• _Data under study_
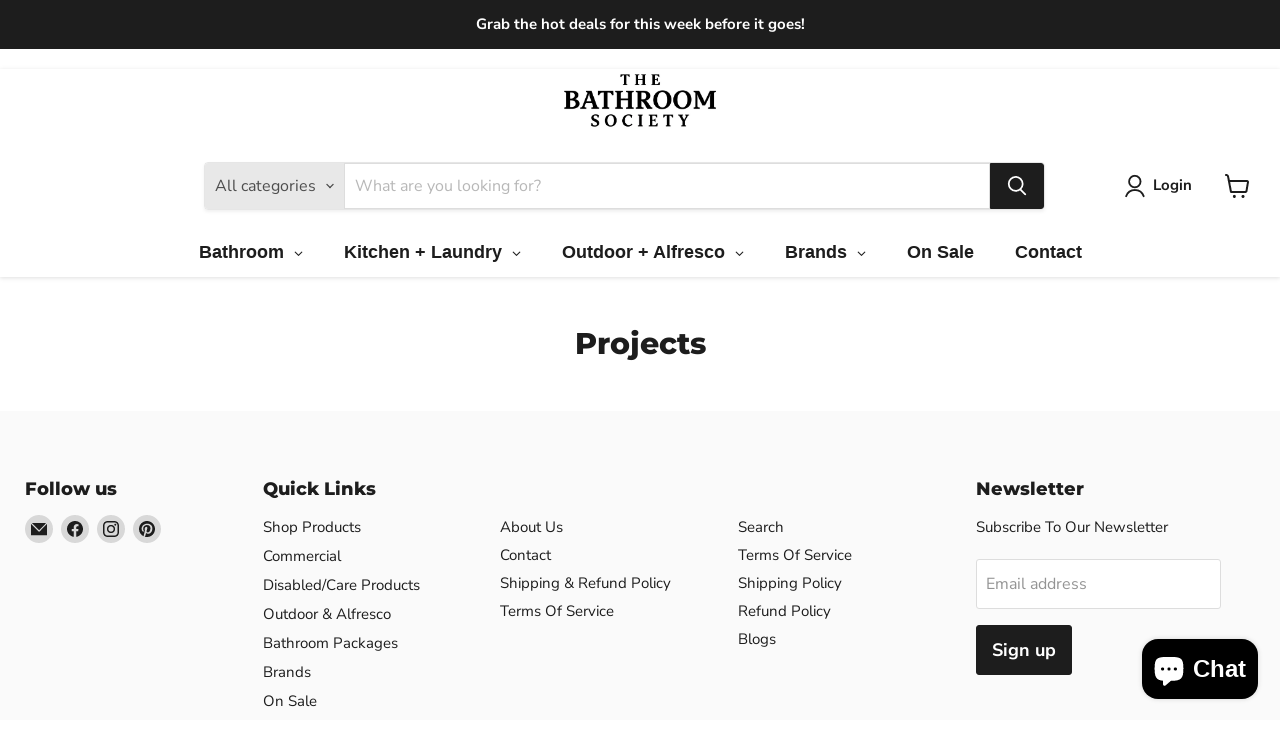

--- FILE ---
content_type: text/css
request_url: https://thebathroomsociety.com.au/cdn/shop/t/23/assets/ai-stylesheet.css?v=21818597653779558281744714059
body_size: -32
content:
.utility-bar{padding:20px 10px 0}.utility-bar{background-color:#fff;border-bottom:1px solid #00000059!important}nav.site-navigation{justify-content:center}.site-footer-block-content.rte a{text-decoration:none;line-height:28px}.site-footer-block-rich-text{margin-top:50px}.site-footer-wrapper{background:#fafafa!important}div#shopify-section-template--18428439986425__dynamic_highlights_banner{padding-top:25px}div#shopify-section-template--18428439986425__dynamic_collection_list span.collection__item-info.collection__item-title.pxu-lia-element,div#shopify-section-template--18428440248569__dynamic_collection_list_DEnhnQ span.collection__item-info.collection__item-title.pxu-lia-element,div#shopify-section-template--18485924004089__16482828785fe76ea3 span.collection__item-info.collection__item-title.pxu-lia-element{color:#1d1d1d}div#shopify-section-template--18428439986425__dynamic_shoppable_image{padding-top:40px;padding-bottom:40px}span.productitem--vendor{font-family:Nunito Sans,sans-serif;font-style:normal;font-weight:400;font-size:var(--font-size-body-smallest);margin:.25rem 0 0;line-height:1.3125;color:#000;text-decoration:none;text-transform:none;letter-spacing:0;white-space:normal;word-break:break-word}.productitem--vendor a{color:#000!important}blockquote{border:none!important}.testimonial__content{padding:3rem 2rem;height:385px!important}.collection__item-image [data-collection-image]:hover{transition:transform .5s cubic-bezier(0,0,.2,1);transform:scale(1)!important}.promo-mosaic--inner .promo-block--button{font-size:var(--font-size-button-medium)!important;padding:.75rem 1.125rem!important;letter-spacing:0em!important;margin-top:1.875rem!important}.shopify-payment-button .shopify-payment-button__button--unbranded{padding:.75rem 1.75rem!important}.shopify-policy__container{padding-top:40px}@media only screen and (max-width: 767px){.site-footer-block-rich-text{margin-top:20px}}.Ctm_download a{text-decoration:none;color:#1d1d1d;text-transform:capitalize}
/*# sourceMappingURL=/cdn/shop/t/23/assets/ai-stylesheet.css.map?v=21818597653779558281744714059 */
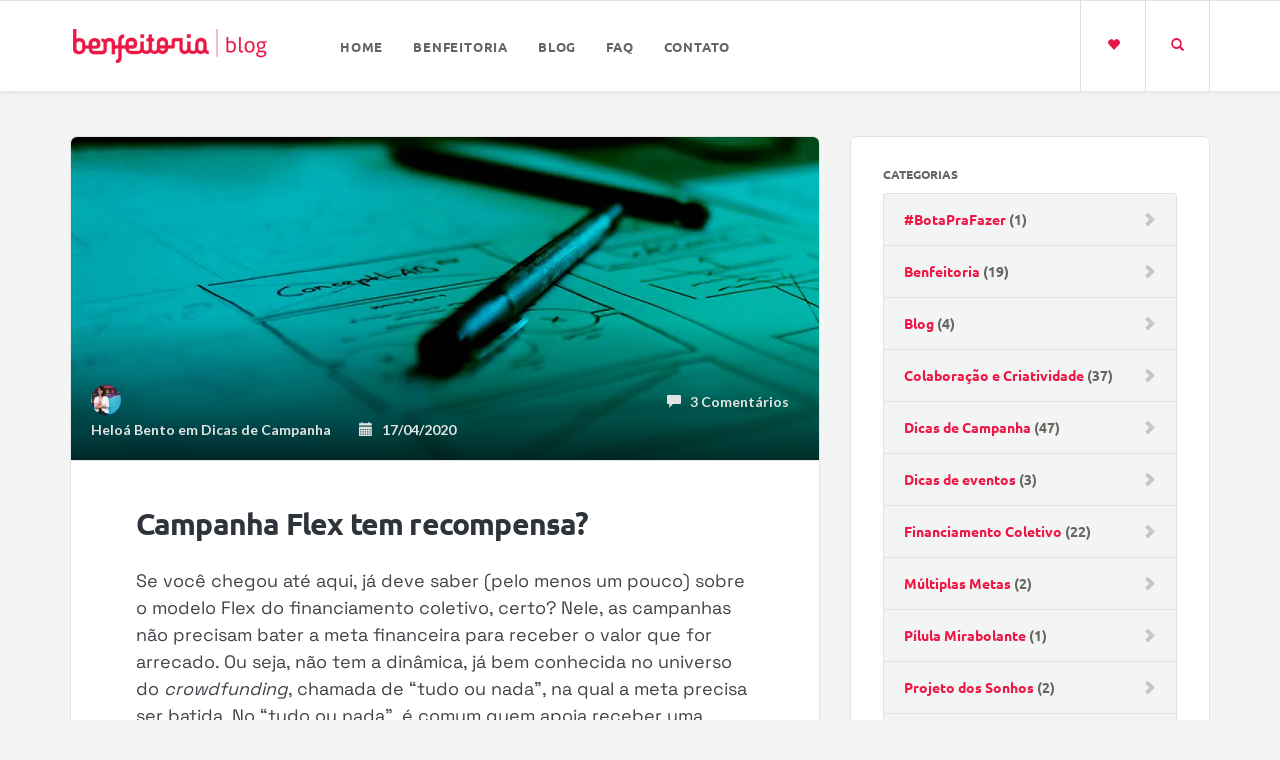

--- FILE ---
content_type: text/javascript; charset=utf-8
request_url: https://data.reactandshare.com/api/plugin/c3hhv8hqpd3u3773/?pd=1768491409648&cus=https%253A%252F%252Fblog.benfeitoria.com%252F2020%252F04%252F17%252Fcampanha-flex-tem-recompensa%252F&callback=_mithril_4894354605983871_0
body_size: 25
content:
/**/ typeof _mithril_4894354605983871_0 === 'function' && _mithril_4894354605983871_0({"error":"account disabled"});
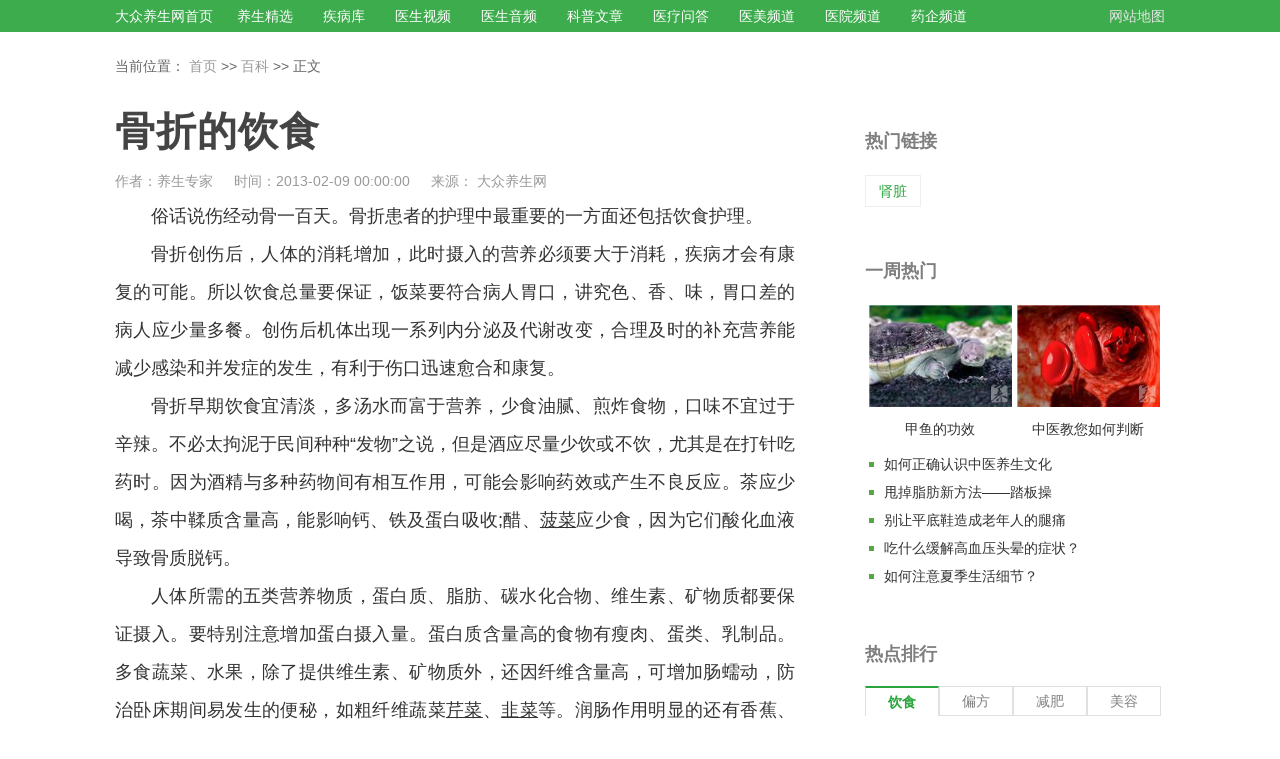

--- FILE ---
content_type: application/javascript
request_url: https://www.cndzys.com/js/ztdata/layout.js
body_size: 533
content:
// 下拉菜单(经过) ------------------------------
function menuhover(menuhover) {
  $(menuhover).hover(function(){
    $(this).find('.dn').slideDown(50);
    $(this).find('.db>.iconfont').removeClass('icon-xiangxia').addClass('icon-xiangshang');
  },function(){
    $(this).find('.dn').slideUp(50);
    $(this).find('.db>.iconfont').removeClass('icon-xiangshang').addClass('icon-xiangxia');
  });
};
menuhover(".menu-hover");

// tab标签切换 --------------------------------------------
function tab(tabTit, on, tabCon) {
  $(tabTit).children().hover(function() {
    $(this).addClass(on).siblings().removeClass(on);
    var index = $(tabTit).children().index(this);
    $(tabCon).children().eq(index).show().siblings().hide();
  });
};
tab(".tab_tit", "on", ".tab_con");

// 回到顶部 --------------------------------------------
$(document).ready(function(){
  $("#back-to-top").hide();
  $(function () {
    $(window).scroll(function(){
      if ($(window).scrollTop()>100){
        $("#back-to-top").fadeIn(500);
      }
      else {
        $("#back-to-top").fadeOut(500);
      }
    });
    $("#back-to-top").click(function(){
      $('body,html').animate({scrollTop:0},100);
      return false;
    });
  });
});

• _Task to carry out_
Print the records again exactly, without the pictures.

• _Expected answer_
--- FILE ---
content_type: text/css
request_url: https://thebathroomsociety.com.au/cdn/shop/t/23/assets/ai-stylesheet.css?v=21818597653779558281744714059
body_size: -32
content:
.utility-bar{padding:20px 10px 0}.utility-bar{background-color:#fff;border-bottom:1px solid #00000059!important}nav.site-navigation{justify-content:center}.site-footer-block-content.rte a{text-decoration:none;line-height:28px}.site-footer-block-rich-text{margin-top:50px}.site-footer-wrapper{background:#fafafa!important}div#shopify-section-template--18428439986425__dynamic_highlights_banner{padding-top:25px}div#shopify-section-template--18428439986425__dynamic_collection_list span.collection__item-info.collection__item-title.pxu-lia-element,div#shopify-section-template--18428440248569__dynamic_collection_list_DEnhnQ span.collection__item-info.collection__item-title.pxu-lia-element,div#shopify-section-template--18485924004089__16482828785fe76ea3 span.collection__item-info.collection__item-title.pxu-lia-element{color:#1d1d1d}div#shopify-section-template--18428439986425__dynamic_shoppable_image{padding-top:40px;padding-bottom:40px}span.productitem--vendor{font-family:Nunito Sans,sans-serif;font-style:normal;font-weight:400;font-size:var(--font-size-body-smallest);margin:.25rem 0 0;line-height:1.3125;color:#000;text-decoration:none;text-transform:none;letter-spacing:0;white-space:normal;word-break:break-word}.productitem--vendor a{color:#000!important}blockquote{border:none!important}.testimonial__content{padding:3rem 2rem;height:385px!important}.collection__item-image [data-collection-image]:hover{transition:transform .5s cubic-bezier(0,0,.2,1);transform:scale(1)!important}.promo-mosaic--inner .promo-block--button{font-size:var(--font-size-button-medium)!important;padding:.75rem 1.125rem!important;letter-spacing:0em!important;margin-top:1.875rem!important}.shopify-payment-button .shopify-payment-button__button--unbranded{padding:.75rem 1.75rem!important}.shopify-policy__container{padding-top:40px}@media only screen and (max-width: 767px){.site-footer-block-rich-text{margin-top:20px}}.Ctm_download a{text-decoration:none;color:#1d1d1d;text-transform:capitalize}
/*# sourceMappingURL=/cdn/shop/t/23/assets/ai-stylesheet.css.map?v=21818597653779558281744714059 */

--- FILE ---
content_type: text/javascript; charset=utf-8
request_url: https://data.reactandshare.com/api/plugin/c3hhv8hqpd3u3773/?pd=1768491409648&cus=https%253A%252F%252Fblog.benfeitoria.com%252F2020%252F04%252F17%252Fcampanha-flex-tem-recompensa%252F&callback=_mithril_4894354605983871_0
body_size: 25
content:
/**/ typeof _mithril_4894354605983871_0 === 'function' && _mithril_4894354605983871_0({"error":"account disabled"});

--- FILE ---
content_type: application/javascript
request_url: https://www.cndzys.com/js/ztdata/layout.js
body_size: 533
content:
// 下拉菜单(经过) ------------------------------
function menuhover(menuhover) {
  $(menuhover).hover(function(){
    $(this).find('.dn').slideDown(50);
    $(this).find('.db>.iconfont').removeClass('icon-xiangxia').addClass('icon-xiangshang');
  },function(){
    $(this).find('.dn').slideUp(50);
    $(this).find('.db>.iconfont').removeClass('icon-xiangshang').addClass('icon-xiangxia');
  });
};
menuhover(".menu-hover");

// tab标签切换 --------------------------------------------
function tab(tabTit, on, tabCon) {
  $(tabTit).children().hover(function() {
    $(this).addClass(on).siblings().removeClass(on);
    var index = $(tabTit).children().index(this);
    $(tabCon).children().eq(index).show().siblings().hide();
  });
};
tab(".tab_tit", "on", ".tab_con");

// 回到顶部 --------------------------------------------
$(document).ready(function(){
  $("#back-to-top").hide();
  $(function () {
    $(window).scroll(function(){
      if ($(window).scrollTop()>100){
        $("#back-to-top").fadeIn(500);
      }
      else {
        $("#back-to-top").fadeOut(500);
      }
    });
    $("#back-to-top").click(function(){
      $('body,html').animate({scrollTop:0},100);
      return false;
    });
  });
});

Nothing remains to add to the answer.